Tullibardine: 225 Sauternes Finish (Scottish Highland Single Malt Whisky: 43% ABV)
Visual: Bright shining gold with fast, thick streaks coming from the spirit.
Nose: Oaken. Honey. Dried apricot. Vanilla. Sulphur touch. Lightly waxy. Water adds pears to the mix.
Body: Smooth and thick. Honey. Oak. Sulphur touch. Waxy touch. Golden syrup. Water adds custard, pears, apricot and cake sponge. Cherries and chocolate fudge.
Finish: Waxy. Cherries. Dried apricot. Honey and golden syrup. Lots of oak. Sulphur. Water adds custard slices. Pears. Light fresh cut apples. Still a waxy sheen. Chocolate toffee.
Conclusion: From what I remember from visiting the distillery, Tullibardine has a lot of experience with unusual cask finishes. Ok course back then it was to help eke out the value from their remaining supply of the odd distilleries spirit while they got their new distillery up and running. Still, experience is experience, no matter how you got it.
Neat this thing is pretty oaken – nice enough but a bit too woody for my taste. Though there are already a lot of good things going for it in the feel. It is thick, smooth but just slightly waxy – an element that gives, along with the wisp of sulphur, the imagery of candles that floats across the whisky. Even neat the sweetness from the Sauternes finish is shown with very honeyed notes – fairly simple but bright, thick and tongue coating.
Water give it what the whisky needs though and that is subtlety. The sweetness becomes gentle and breaks as if light encountering a prism, spreading into honey, custard and golden syrup against apricot notes that that work over the sweetness. Similarly more of the flavor from the base spirit seems to come out, though I will remind you that I have not encountered much from the distillery’s stock made since it reopened. Still, out from under the powerful cask finish seems to come pear and cut apple notes, along with a more recognisable general whisky feel that now back up the sweeter notes. The wax and sulfur notes lessen but still help hold some grip to the whisky.

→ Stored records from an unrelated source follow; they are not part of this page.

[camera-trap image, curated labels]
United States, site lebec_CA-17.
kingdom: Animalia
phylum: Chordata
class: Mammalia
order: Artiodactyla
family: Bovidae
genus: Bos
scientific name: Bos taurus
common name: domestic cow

Even with water this does pack a few rougher edges that feel like younger whisky spirit notes, but nothing that majorly hurts it, it just lacks polish.
Overall this uses the finish very well for a dessert feeling whisky. It does have a few rough edges, especially neat, but with a dash of water it is a sweet and enjoyable dram.
Background: Tullibardine is distillery I first encountered as part of a road trip around Scotland’s whisky distilleries many a year ago. It is a far cry from the usual rustic imagery, on an industrial area in the midst of gray concrete. It hadn’t been open long at that point, having been recently reopened after being mothballed back in 1995 so they were selling the remnants of the whisky from its previous existence. Since then I think I have encountered their new spirit once before, but without my notebook to hand, so this is my first set of notes for the re-opened distilleries whisky. This was given to me at a whisky night I hosted a few weeks back – it has become a tradition at our whisky nights that everyone else chips in to buy a bottle for the host. Which is nice. Many thanks. Originally they had planned to grab a different bottling, but the supermarket was out of stock, so bumped them up to this one – finished in Sauternes sweet wine casks – for free. Which was also nice. Put on Frank Carter and the Rattlesnakes – Modern Ruin for this one. Seems a gentler album that their first, may take a bit of time to get used to that, but still solid.